───── Passage

Share-based remuneration

Relevant to Paper P6 (IRL)

Share-based remuneration schemes are used by employers to reward their employees and ensure their continued commitment. They are mainly used by public companies because it is often difficult to provide a market for the shares of private companies.

Significant changes were made to the tax and social security treatment of share-based remuneration arrangements in the 2011 budget. The introduction of pay-related social insurance (PRSI) and universal social charge (USC) to these arrangements has made them more expensive for employees from a tax perspective and the administrative burden on employers has been increased. (The charge to PRSI will not apply where the share-based remuneration is the subject of a written agreement entered into between the employer and employee before 1 January 2011). It is also important to note that the concept of ‘approved’ share option schemes was abolished with effect from 24 November 2010, so all share option schemes are now effectively ‘unapproved’.

This article explains the tax treatment of four different types of share-based remuneration and is relevant to candidates preparing to sit the Paper P6 (IRL) exam. Illustrative examples are provided based on the legislation applicable to the June 2014 and December 2014 exam sittings (Finance Act 2013). These illustrative examples are prepared on the assumptions that the employee pays tax at the higher rate and has already used their annual exemption for capital gains tax (CGT).


1. Share Awards

A. Basic Share Awards
An employer can simply award shares to an employee, either free of charge or at a discounted price.

Implications for the employee
The value of the shares awarded in the case of free shares (or in the case of discounted shares, the market value of the shares less any consideration paid by the employee) is treated as notional pay at the time that the shares are awarded. This notional pay is subject to:

  • Income tax at the employee’s marginal rate
  • USC, and
  • Employee PRSI.

──────────

--- Exercise 1 ---
Please update the records, starting with the line that contains "This is Plasmodium." and going on through the line that contains "- Modality: photomicrograph", with "Identification" replaced by "Organism" and all else unchanged. Give only those lines and leave out the pictures.

───── Raw data

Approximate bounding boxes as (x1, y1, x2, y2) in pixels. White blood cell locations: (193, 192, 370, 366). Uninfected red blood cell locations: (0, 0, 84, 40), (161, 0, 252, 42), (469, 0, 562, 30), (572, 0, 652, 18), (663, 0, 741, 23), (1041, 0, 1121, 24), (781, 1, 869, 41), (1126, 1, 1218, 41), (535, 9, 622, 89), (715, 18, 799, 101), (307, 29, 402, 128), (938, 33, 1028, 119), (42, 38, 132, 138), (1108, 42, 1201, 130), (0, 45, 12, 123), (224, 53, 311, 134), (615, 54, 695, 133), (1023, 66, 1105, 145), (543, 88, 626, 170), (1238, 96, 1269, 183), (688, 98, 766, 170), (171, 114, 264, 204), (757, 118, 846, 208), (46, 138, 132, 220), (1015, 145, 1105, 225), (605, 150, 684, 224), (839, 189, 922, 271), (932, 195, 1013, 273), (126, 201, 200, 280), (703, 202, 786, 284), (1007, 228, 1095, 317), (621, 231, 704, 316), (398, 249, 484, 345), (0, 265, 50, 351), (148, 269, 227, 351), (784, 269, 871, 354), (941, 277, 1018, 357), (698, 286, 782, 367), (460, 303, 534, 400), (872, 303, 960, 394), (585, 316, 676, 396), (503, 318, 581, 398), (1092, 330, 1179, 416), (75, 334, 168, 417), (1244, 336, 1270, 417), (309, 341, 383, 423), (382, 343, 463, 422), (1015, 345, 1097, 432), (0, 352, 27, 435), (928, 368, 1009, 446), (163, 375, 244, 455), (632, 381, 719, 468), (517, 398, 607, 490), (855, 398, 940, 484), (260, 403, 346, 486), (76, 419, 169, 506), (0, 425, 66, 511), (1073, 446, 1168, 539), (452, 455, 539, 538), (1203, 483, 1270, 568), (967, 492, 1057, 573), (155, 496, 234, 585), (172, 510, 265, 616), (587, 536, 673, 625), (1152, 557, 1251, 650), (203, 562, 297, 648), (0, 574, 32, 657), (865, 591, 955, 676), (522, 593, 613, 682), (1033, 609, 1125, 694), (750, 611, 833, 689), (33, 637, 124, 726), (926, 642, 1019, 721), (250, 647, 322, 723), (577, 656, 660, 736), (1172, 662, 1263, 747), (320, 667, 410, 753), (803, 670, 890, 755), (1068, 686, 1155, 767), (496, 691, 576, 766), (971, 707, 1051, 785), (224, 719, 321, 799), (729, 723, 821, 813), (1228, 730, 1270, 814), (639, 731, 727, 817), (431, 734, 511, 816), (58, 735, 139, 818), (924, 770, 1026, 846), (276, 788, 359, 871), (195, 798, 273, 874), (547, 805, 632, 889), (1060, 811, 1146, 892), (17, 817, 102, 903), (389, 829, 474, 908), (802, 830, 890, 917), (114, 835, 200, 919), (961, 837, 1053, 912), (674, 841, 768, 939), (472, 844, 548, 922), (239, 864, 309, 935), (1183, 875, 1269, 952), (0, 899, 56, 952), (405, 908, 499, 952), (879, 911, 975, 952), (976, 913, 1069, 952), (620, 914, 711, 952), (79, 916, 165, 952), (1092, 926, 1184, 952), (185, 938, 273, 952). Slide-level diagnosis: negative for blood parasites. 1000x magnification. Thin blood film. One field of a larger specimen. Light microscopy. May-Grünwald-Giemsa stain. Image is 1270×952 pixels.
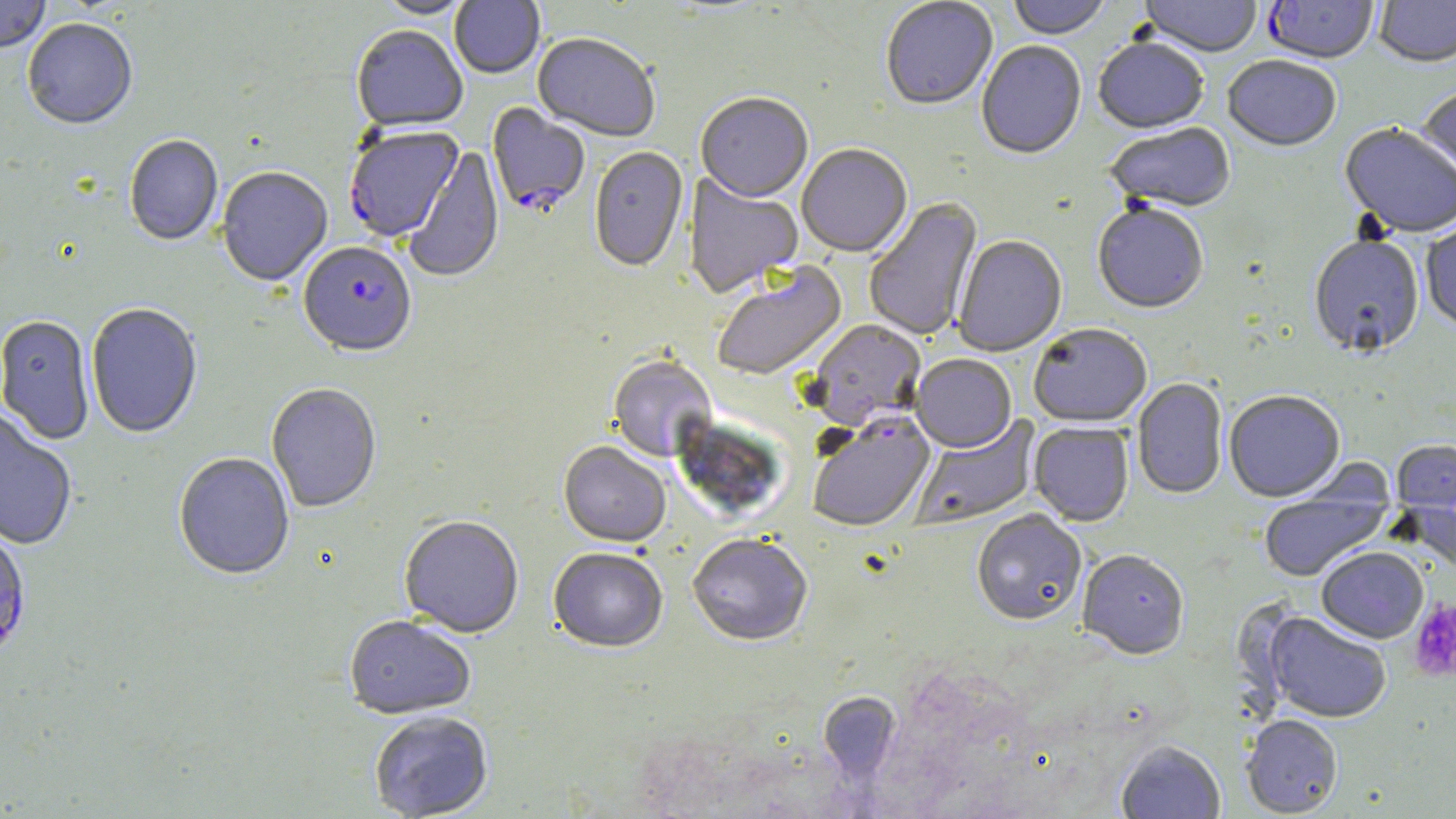
Approximate bounding boxes as (x1, y1, x2, y2) in pixels. Plasmodium falciparum-infected red blood cell locations: (1263, 0, 1379, 65), (487, 103, 589, 218), (343, 128, 464, 244), (298, 244, 417, 361), (806, 413, 936, 534), (0, 524, 31, 666). Uninfected red blood cell locations: (0, 0, 51, 55), (374, 0, 476, 21), (449, 0, 545, 80), (664, 0, 772, 16), (1008, 0, 1111, 42), (1138, 0, 1262, 59), (1374, 0, 1456, 70), (880, 1, 998, 112), (23, 20, 138, 133), (351, 27, 468, 135), (532, 35, 660, 144), (1093, 39, 1209, 136), (976, 42, 1086, 161), (1223, 57, 1341, 154), (1417, 86, 1456, 187), (695, 94, 813, 205), (1105, 123, 1236, 215), (1339, 125, 1456, 239), (124, 137, 223, 248), (405, 145, 505, 285), (796, 146, 912, 260), (589, 148, 689, 274), (217, 169, 333, 289), (683, 173, 804, 300), (864, 197, 984, 342), (1092, 204, 1209, 316), (1421, 220, 1456, 331), (953, 236, 1067, 358), (1308, 236, 1424, 359), (712, 262, 849, 383), (86, 304, 203, 440), (0, 316, 95, 445), (808, 321, 926, 432), (1029, 326, 1151, 429), (607, 356, 717, 465), (910, 356, 1016, 455), (1132, 379, 1228, 500), (266, 385, 382, 514), (1224, 392, 1346, 504), (0, 411, 77, 551), (910, 415, 1041, 531), (1029, 423, 1133, 528), (1391, 440, 1456, 521), (558, 443, 670, 549), (173, 453, 295, 582), (1398, 469, 1455, 577), (1259, 488, 1391, 583), (972, 511, 1086, 628), (398, 517, 524, 640), (687, 536, 812, 649), (1316, 548, 1428, 644), (548, 549, 667, 656), (1077, 551, 1190, 662), (1262, 613, 1391, 724), (343, 617, 476, 721), (818, 693, 902, 782), (369, 713, 494, 819), (1241, 716, 1343, 818), (1115, 741, 1226, 818). Platelet locations: (1409, 599, 1456, 681). Slide-level diagnosis: Plasmodium falciparum. Optical microscopy. Captured at 1000x magnification. One field of a larger specimen. May-Grünwald-Giemsa stain. Thin blood smear. Image is 1456×819 pixels.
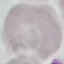

Malaria status: uninfected. Photographed with a smartphone camera at the microscope eyepiece. Thin smear of blood. Cell patch, automatically extracted from a larger field of view and resized to 64 × 64 pixels. Giemsa-stained preparation.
Name the parasite shown.
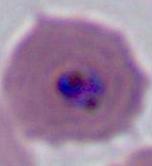

This is Plasmodium.

magnification: 400x or 1000x
modality: micrograph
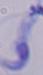

Summary:
  - Identification: trypanosome
  - Magnification: 1000x
  - Modality: photomicrograph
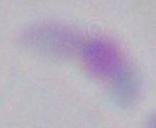
Summary:
  - Identification: Toxoplasma gondii
  - Modality: micrograph
  - Magnification: 1000x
Name the parasite shown.
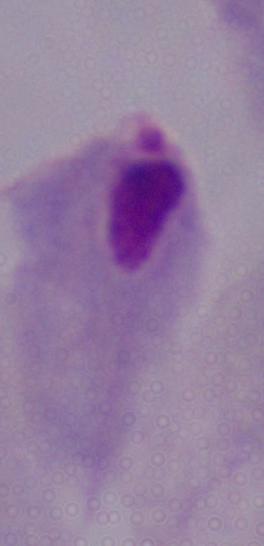
This is a trichomonad.

Summary:
  - Modality: micrograph
  - Magnification: 1000x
Classify this cell by malaria status.
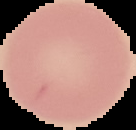
It is uninfected.

Summary:
  - Image size: 136×130 pixels
  - Image type: segmented cell region with the area outside set to black
  - Preparation: thin blood film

──────────

--- Exercise 2 ---
Answer these questions from the article on share-based remuneration:
(a) From what date was the concept of "approved" share option schemes abolished?
(b) Which Finance Act's legislation are the illustrative examples based on?
(c) How is the value of free shares awarded to an employee treated at the time of the award?

--- Exercise output 1 ---
This is Plasmodium.

magnification: 400x or 1000x
modality: micrograph

Summary:
  - Organism: trypanosome
  - Magnification: 1000x
  - Modality: photomicrograph

--- Exercise output 2 ---
(a) 24 November 2010
(b) Finance Act 2013
(c) It is treated as notional pay.